SOURCE DOCUMENT
Start of Block

Eat, drink, and ride the wave


* When, oh when, will I realize my dream of being on the Newbery committee?!
** Because baklava is one of my all-time favorite desserts...in those rare moments when I eat sweets.

6.18.2008

Alison at PW totally cheered me up

Why I Don't Want to Write about Kids' Books Today:

Reason #1

Reason #2 (and, gosh darn it, I love pretty* in the city!)

Why I Still Love Kids' Books and Kidlitbloggers:

Reason #1

Reason #2 (I commented that I'd make out with MT Anderson, Donna Jo Napoli, Shannon Hale, and Kadir Nelson...but other commenters reminded me that I'd also make out with Christopher Paul Curtis, Sarah Miller, Louise Rennison, and Gary Schmidt. 'Cause I'm kind of a whore that way...)

Lots of Food, Part III


I’m reading MFK Fisher’s The Gastronomical Me right now and it is rocking my world. I thought Ruth Reichl was brilliant while reading Garlic and Sapphires (and she still is); however, Fisher is leaving Reichl in the dust in the Great Food Writing Write-Off. I never thought food writing could be like this, where food and life and everything in between are so intricately woven together as to be indistinguishable from one another. Which is exactly how life is and Fisher has somehow captured that. There is nothing episodic about her writing, and she writes so beautifully about the people she encounters that, after they've left the narrative, you want to follow each of them to find out more about their story.

Because the prose is so tightly woven together, so fluid and connected, it's difficult to find a passage brief enough to include here. But I must give you some little delight from the book so here is a brief description of a meal that Fisher ate as a child with her sister and her father:

…it was one of the best meals we ever ate.

Perhaps that is because it was the first conscious one, for me at least; but the fact that we remember it with such queer clarity must mean that it had other reasons for being important. I suppose that happens at least once to every human. I hope so.

Now the hills are cut through with superhighways, and I can’t say whether we sat that night in Mint Canyon or Bouquet, and the three of us are in some ways even more than twenty-five years older than we were then. And still the warm round peach pie and the cool yellow cream we ate together that August night live in our hearts’ palates, succulent, secret, delicious.

For heaven’s sake, if you love food writing, read this book. Read it now.
Eat, drink, and read food porn.

6.17.2008

Lots of Food, Part II

I went to a panel discussion at the New School last week on Julia Child, and it was fascinating, inspiring stuff. Check out the line-up: Joan Reardon, Judith Jones, Laura Shapiro, and Molly O’Neill. And if you don’t know who these people are, I urge you to do some Googling. Each speaker was engaging and interesting, full to the brim with funny stories and anecdotes about Julia Child.

One of the many things I appreciated was that Molly O’Neill shared that Julia’s public persona was not an act – Julia was funny and brassy and a complete “goofball”. Molly also mentioned how lucky Julia was to have an editor that encouraged her to be “real”; to which Judith Jones replied that Julia was incredibly humble and Judith absolutely had to encourage Julia to let her personality show.

End of Block

SOURCE MATERIAL
Start of Block

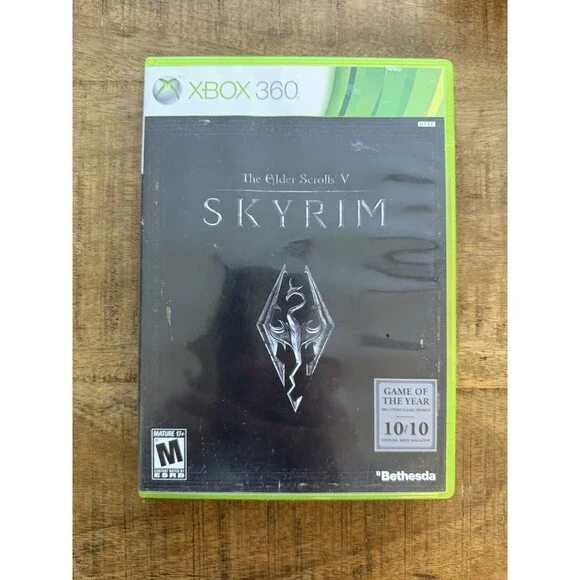 Elder Scrolls V‎ 5 Skyrim Microsoft XBOX 360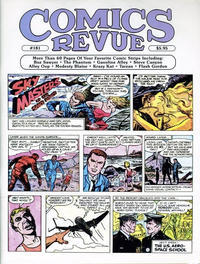 Cover for Comics Revue (Manuscript Press, 1985 series) #181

End of Block

EXERCISE OBJECTIVE
In the food blog, what did Fisher eat with her sister and father that August night, according to the quoted passage?

OUTPUT FOR THIS TASK
Warm round peach pie and cool yellow cream.